§ **READING PASSAGE**
>>>

F1-score considers both the precision (the accuracy of the positive predictions) and the recall (how many of the actual positives the model captures), calculated by Formula (6). G-Mean, commonly applied to imbalanced datasets, represents the geometric mean of sensitivity and specificity, offering a balanced performance metric. It is calculated using Formula (7).

Experiments

Datasets

Table 1 provides a comprehensive overview of various datasets utilized in the analysis, detailing the number of features, total data points, and the imbalance ratio of datasets. The datasets span different domains, including banking, mobile services, telecommunications, and insurance. All datasets in this study were collected from the Kaggle platform.

Table 1:

Datasets overview.

Dataset	Features	Data number	Imbalance ratio
Bank	13	10,000	3.9
Mobile	65	66,469	3.7
Telco 1	19	7,044	2.7
Telco 2	19	4,250	6.1
Telco 3	15	3,150	5.3
Insurance	16	33,909	7.5

DOI: 10.7717/peerj-cs.2949/table-1

The Bank dataset comprises 13 features and 10,000 data points, with an imbalance ratio of 3.9. The Mobile dataset is significantly larger, featuring 65 attributes and 66,469 data points, with an imbalance ratio of 3.7. The Telco 1 dataset includes 19 features and 7,044 data points, maintaining an imbalance ratio of 2.7, while Telco 2, also with 19 features, consists of 4,250 data points and exhibits a higher imbalance ratio of 6.1. The Telco 3 dataset contains 15 features across 3,150 data points, presenting an imbalance ratio of 5.3. Lastly, the Insurance dataset is characterized by 16 features and 33,909 data points, with the highest imbalance ratio of 7.5 among the datasets listed at 4.2

Experimental settings

In this study, three classical machine learning algorithms DT, logistic regression (LR), and SVM along with two boosting algorithms, Random Forest (RF) and LightGBM (LGBM), are used. The experimental procedure involves performing 5-fold cross-validation three times for each algorithm to ensure robust and reliable results. This approach mitigates the impact of any potential variability or biases in the data, providing a more comprehensive evaluation of the model performance.

The preprocessing process begins with data acquisition, where datasets are open public that are collected from the Kaggle platform. To ensure data quality, data cleaning is performed by handling missing values using mean imputation for numerical features and mode imputation for categorical features, removing duplicates, encoding categorical variables, and scaling numerical features if necessary. After cleaning, the CTGAN-ENN method is applied to address the class imbalance. CTGAN generates synthetic samples for the minority class, capturing complex data distributions. The synthetic data is then concatenated with the original dataset, and ENN is used to remove overlapping samples, ensuring a high-quality, balanced dataset. Notably, this study does not apply feature selection, allowing models to learn from the full set of customer attributes without introducing selection bias. Once the final dataset is prepared, cost-sensitive learning is implemented, as detailed in Algorithm 1, with Optuna tuning class weights to further enhance model performance by effectively addressing class imbalance at the algorithm level.

Algorithm 1:

Cost-sensitive fine tuning.

<<<

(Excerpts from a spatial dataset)
>>>

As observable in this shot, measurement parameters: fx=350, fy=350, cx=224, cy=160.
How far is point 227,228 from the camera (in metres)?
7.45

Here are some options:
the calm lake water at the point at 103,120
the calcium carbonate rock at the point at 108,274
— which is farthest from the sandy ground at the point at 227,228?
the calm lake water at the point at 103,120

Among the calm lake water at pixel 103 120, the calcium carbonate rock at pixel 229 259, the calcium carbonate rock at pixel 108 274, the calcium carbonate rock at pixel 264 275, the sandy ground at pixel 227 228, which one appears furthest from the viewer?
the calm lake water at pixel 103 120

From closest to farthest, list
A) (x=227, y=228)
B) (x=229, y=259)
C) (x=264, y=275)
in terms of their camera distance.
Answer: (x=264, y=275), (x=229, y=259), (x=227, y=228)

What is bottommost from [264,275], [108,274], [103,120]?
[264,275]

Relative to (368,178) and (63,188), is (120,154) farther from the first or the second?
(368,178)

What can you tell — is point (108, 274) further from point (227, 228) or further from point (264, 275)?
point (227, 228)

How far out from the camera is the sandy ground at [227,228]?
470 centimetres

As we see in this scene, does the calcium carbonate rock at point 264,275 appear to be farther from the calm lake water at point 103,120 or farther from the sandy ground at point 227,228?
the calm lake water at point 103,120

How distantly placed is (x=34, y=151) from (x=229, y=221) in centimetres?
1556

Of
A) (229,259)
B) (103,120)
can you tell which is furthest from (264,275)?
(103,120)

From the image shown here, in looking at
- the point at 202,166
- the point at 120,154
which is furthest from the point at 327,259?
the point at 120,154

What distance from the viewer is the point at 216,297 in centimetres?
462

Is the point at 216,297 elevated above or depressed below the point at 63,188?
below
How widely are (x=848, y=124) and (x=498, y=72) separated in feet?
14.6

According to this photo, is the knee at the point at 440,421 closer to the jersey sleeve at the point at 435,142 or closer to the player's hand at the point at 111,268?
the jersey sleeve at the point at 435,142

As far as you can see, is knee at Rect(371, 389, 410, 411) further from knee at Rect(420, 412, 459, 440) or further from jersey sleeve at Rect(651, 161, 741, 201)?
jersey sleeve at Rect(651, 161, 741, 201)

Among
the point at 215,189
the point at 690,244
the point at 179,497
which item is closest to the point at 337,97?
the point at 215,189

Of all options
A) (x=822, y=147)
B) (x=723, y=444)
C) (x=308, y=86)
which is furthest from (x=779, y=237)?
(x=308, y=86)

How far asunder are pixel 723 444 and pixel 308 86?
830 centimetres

<<<
>>>

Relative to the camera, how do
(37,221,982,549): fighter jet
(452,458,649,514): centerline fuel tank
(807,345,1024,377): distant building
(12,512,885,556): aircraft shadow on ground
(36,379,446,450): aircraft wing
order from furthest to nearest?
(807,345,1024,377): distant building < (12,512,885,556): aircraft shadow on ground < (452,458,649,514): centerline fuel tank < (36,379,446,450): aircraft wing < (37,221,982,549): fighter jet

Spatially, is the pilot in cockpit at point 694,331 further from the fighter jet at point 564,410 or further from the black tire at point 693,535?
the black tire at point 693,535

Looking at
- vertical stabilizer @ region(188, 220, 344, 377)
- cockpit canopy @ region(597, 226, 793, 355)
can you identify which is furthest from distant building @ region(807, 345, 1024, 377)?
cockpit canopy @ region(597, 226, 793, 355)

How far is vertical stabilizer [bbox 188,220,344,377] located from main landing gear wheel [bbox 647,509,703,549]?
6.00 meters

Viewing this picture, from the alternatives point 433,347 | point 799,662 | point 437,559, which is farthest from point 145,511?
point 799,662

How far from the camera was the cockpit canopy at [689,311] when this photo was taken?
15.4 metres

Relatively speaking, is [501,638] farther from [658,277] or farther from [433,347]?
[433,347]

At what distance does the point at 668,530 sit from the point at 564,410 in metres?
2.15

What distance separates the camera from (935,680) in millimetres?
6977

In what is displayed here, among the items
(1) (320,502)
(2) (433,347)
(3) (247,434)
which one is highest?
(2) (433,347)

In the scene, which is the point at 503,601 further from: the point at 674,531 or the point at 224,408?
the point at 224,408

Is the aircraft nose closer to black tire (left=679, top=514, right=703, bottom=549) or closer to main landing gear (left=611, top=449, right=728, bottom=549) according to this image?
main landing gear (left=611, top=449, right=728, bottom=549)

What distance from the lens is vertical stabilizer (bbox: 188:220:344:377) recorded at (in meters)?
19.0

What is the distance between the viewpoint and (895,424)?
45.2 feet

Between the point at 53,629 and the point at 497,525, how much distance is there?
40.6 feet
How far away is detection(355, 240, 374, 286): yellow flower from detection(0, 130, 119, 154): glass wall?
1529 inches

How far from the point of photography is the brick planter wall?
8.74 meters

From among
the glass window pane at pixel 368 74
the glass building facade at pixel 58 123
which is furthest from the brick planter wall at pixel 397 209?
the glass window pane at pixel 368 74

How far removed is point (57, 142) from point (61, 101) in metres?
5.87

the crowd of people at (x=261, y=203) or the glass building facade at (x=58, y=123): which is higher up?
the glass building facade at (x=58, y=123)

<<<

§ **LIST OF TASKS**
**A.** From the entries, lay out the lines starting at the one containing "How far asunder" and ending at the one containing "830 centimetres" as a JSON list of strings, one string per line, leaving out blank lines.
**B.** Proceed with the text on handling class imbalance with CTGAN-ENN and cost-sensitive learning, picking up after its final line.

§ **WRITTEN ANSWERS**
**A.**
[
  "How far asunder are pixel 723 444 and pixel 308 86?",
  "830 centimetres"
]

**B.**
Input: Final Dataset after Sampling Method

Output: Best Performance of Algorithm

1 Define x = {10, 20, 30, 40, 50, 60, 70, 80, 90, 100}

2 Define y = {10, 20, 30, 40, 50, 60, 70, 80, 90, 100}

3 For each classifier:

4 For each combination of (x, y):

5 Set classifier class weight {0:x, 1: y}

6 Train classifier on dataset

7 Evaluate performance and store results

8 End for

9 End for

10 Identify the best (x, y) combination based on evaluation metrics

11 Define the best classification result

DOI: 10.7717/peerj-cs.2949/table-11

The cost-sensitive fine-tuning of the sampling method outlines the process for identifying the optimal performance of classifiers using a final dataset that has undergone processing with the sampling methods. The algorithm evaluates classifiers based on various class weight configurations to determine the best classification result. The steps are as follows:

1.

Input and output specification: The algorithm begins with the final dataset obtained after applying sampling methods. The goal is to determine the best performance of each classifier by adjusting the optimal value of class weight.
2.

Parameter initialization: Two sets of class weight values, $x$ and $y$ , are initialized. Both sets contain the values ${10, 20, 30, 40, 50, 60, 70, 80, 90, 100} .$ $x$ is the class weight value for the non-churn class, while $y$ is the class weight value for the churn class.
3.
Algorithm setting robust to not churn class:
- I.
  
  For each classifier, the algorithm iterates over the set $y$ .
- II.
  
  Within each iteration, the classifier’s class weight is set to ${0 : 100, 1 : y}$ .
- III.
  
  The classifier is then evaluated 10 times, and the best result from these evaluations is recorded as $x 100$ .
4.
Algorithm setting robust to churn class:
- I.
  
  Similarly, the algorithm iterates over the set $x$ for each classifier.
- II.
  
  In each iteration, the classifier’s class weight is set to ${0 : x, 1 : 100}$ .
- III.
  
  The classifier undergoes 10 evaluations, and the best result from these evaluations is recorded as $y 100$ .
5.
Comparison and selection:
- I.
  
  After evaluating the classifiers with both sets of class weights, the algorithm compares the results obtained from $x 100$ and $y 100$ .
- II.
  
  Based on this comparison, the algorithm defines the best classification result for each classifier.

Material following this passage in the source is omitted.